In 1987 I fell in love with the Solution Focused approach and this passion, which has lasted 35 years so far, shows no signs of abating! Indeed you could argue that, apart from a short flirtation with Narrative Therapy, I have remained entirely faithful throughout those years and that my relationship with Narrative never threatened my love for Solution Focus; it was never really serious. So what explains this long-standing commitment to just one approach? In attempting to answer this question I am not going to attempt to rank a range of factors – they are all important – but let’s start from the therapeutic cliché that I grew up with, professionally speaking, and that is ‘no pain no gain’. This idea ‘no pain no gain’ seemed to be rooted not just in therapy but in British, rather puritan, thinking more generally, but that concept, it seems to me, came with ‘costs’.
The idea that change was painful and difficult and that change required us to confront and to challenge embedded, deep-rooted, ‘realities’ and that doing so was inevitably ‘disruptive’ naturally limited access to therapy. In order to undergo the supposed ‘rigours’ of therapy people were thought to have to be well-supported, in stable settings, thereby excluding most of the children in care with whom I ever had the experience of working. Therapy for people with long-standing challenges was not only thought to be ‘painful’ but in addition to require long-term interventions, thereby excluding another tranche of people for whom long term, disruptive therapy was never going to be a realistic option, even if the Health Service was funding it. The ‘no pain no gain’ idea certainly thereby came with consequences limiting access to therapy to the few who were living in the right conditions, sufficiently well-supported and who could maintain therapy over a long period of time.
When we started using Solution Focused Brief Therapy in 1987 very quickly we began to notice some interesting ‘side-effects’. We noticed that people seemed to enjoy sessions and that there was a lot of smiling and laughing even when clients came bringing with them distressing stories of abuse, of trauma, of violence, of neglect, of pain and of long-standing difficulty. We noticed that towards the ends of sessions our clients seemed to feel better about themselves, prouder of their achievements, feeling more in control of their lives and they seemed to have a greater sense of possibility. They seemed to have re-discovered hope which for many of them had been absent, or at the very least somewhat hidden, for a long time. And of course they were going to do something useful before we saw them again and we trusted them sufficiently not to need to ‘pin them down’ as to what that ‘something useful’ was going to turn out to be. They would tell us when we next met.
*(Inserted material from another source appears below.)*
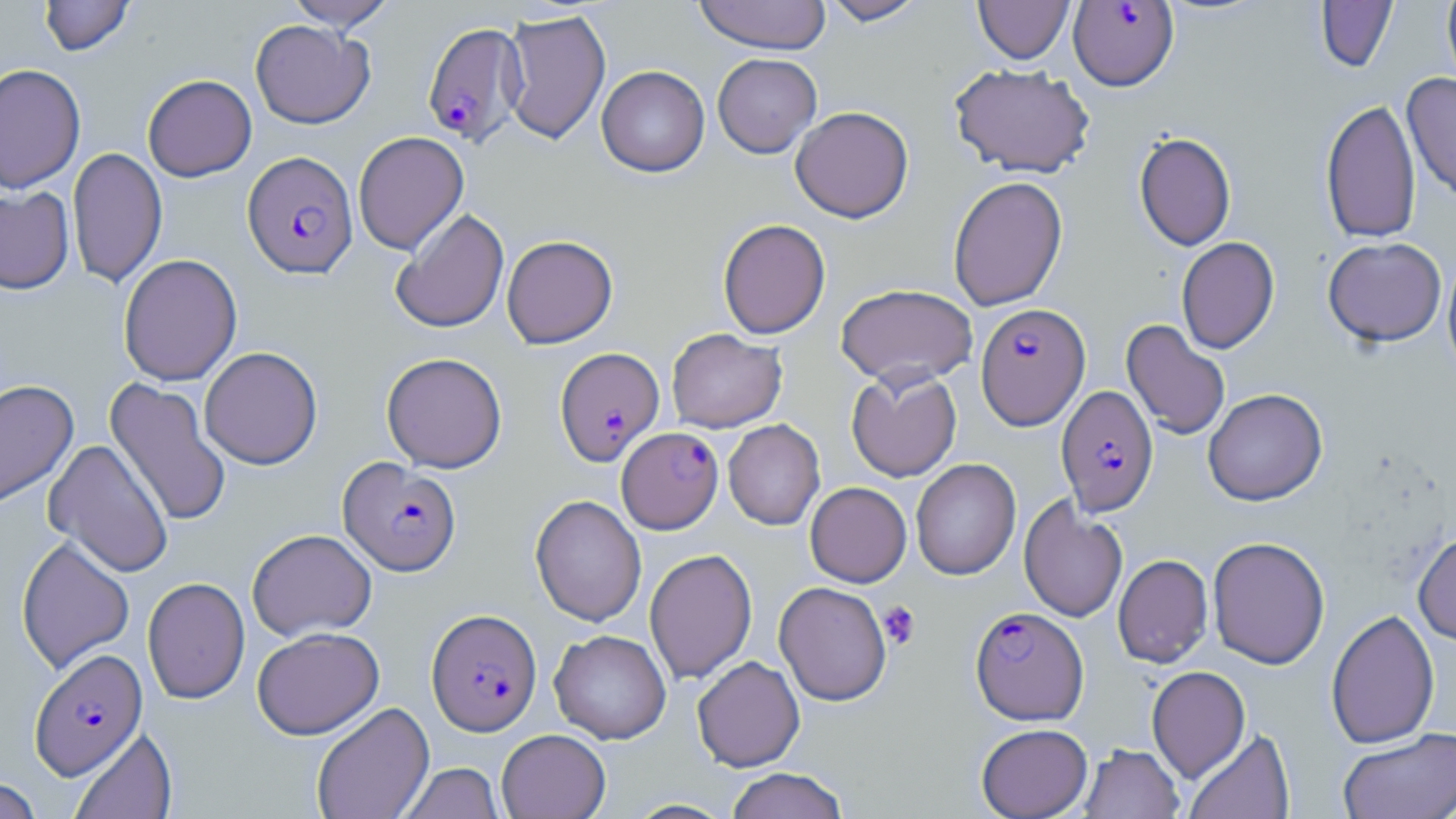

Approximate bounding boxes as (x1,y1)-(x2,y2) corner pairs in pixels. Uninfected red blood cell locations: (39,0)-(135,56), (284,0)-(398,32), (693,0)-(831,54), (819,0)-(929,25), (973,0)-(1074,64), (1441,0)-(1456,90), (1315,1)-(1398,73), (501,9)-(611,145), (250,19)-(374,129), (712,53)-(822,158), (949,62)-(1096,178), (0,63)-(86,194), (596,65)-(710,177), (1401,72)-(1456,204), (142,74)-(257,181), (1320,97)-(1421,244), (790,106)-(913,223), (353,131)-(469,255), (1134,131)-(1236,251), (67,146)-(167,289), (948,175)-(1068,311), (0,186)-(75,294), (391,208)-(510,333), (717,218)-(831,339), (502,235)-(618,348), (1176,237)-(1279,354), (1322,237)-(1446,347), (1442,252)-(1456,384), (118,254)-(242,386), (835,283)-(977,387), (1121,319)-(1231,440), (666,328)-(787,433), (199,346)-(323,469), (381,352)-(507,473), (846,366)-(962,482), (104,378)-(231,527), (0,379)-(79,509), (1203,388)-(1327,506), (723,419)-(825,530), (44,439)-(174,578), (911,458)-(1021,580), (805,482)-(911,587), (530,494)-(647,626), (1019,496)-(1128,622), (247,528)-(377,641), (1413,528)-(1456,645), (16,535)-(135,674), (1207,536)-(1330,669), (644,547)-(758,685), (1113,554)-(1213,668), (142,577)-(250,704), (773,581)-(892,705), (1326,608)-(1440,749), (252,626)-(384,739), (549,629)-(671,744), (692,655)-(805,772), (1147,665)-(1250,782), (311,702)-(434,819), (976,723)-(1092,819), (69,725)-(177,819), (1185,727)-(1295,819), (497,728)-(611,819), (1337,728)-(1456,819), (1079,743)-(1185,819), (398,762)-(504,819), (724,768)-(850,819), (1,777)-(44,818), (626,799)-(735,818). Plasmodium falciparum-infected red blood cell locations: (1069,1)-(1178,91), (423,21)-(528,147), (242,150)-(358,279), (976,303)-(1090,429), (554,347)-(665,465), (1056,385)-(1158,516), (617,427)-(723,533), (338,457)-(461,576), (968,606)-(1085,724), (426,608)-(541,736), (28,648)-(147,780). Platelet locations: (878,601)-(921,649). Slide-level diagnosis: Plasmodium falciparum. Image is 1456×819 pixels. Thin blood film. May-Grünwald-Giemsa stain. Light microscopy. 1000x magnification. One field of a larger specimen.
This experience, from the very early days of our use of Solution Focus, challenged the necessity for pain. People changed, they maintained their changes and they did not seem to feel any pain in so doing. So the ‘no pain no gain’ idea was not it appeared a universal truth, applying to every model of therapy, but merely one idea that applied to some models of therapy. Indeed on reflection we realised that there was no reason for change to be painful since after all change, we realised, was happening all the time and indeed the client was already living elements of their preferred future, the exceptions and the instances that so often went unnoticed or at the least unvalued. Further change could be thought of as the client doing more of things that they were already doing. The person that the client wished to be was already there, present albeit in the shadows of the client’s life, unnoticed, and very often all that we were doing was asking questions which invited that version of the client into the lime-light, to take front-stage. Why would this be painful?
Re-shaping our assumptions about the change process made therapy accessible to people who had previously been excluded. We could now work with those children in care in shaky placements without a great deal of support, we could work with people who would never ever have been able to sustain long-term interventions. We could work with people who would have been excluded from therapy in the past. What was there not to love about an approach that allowed this? The love affair was already underway.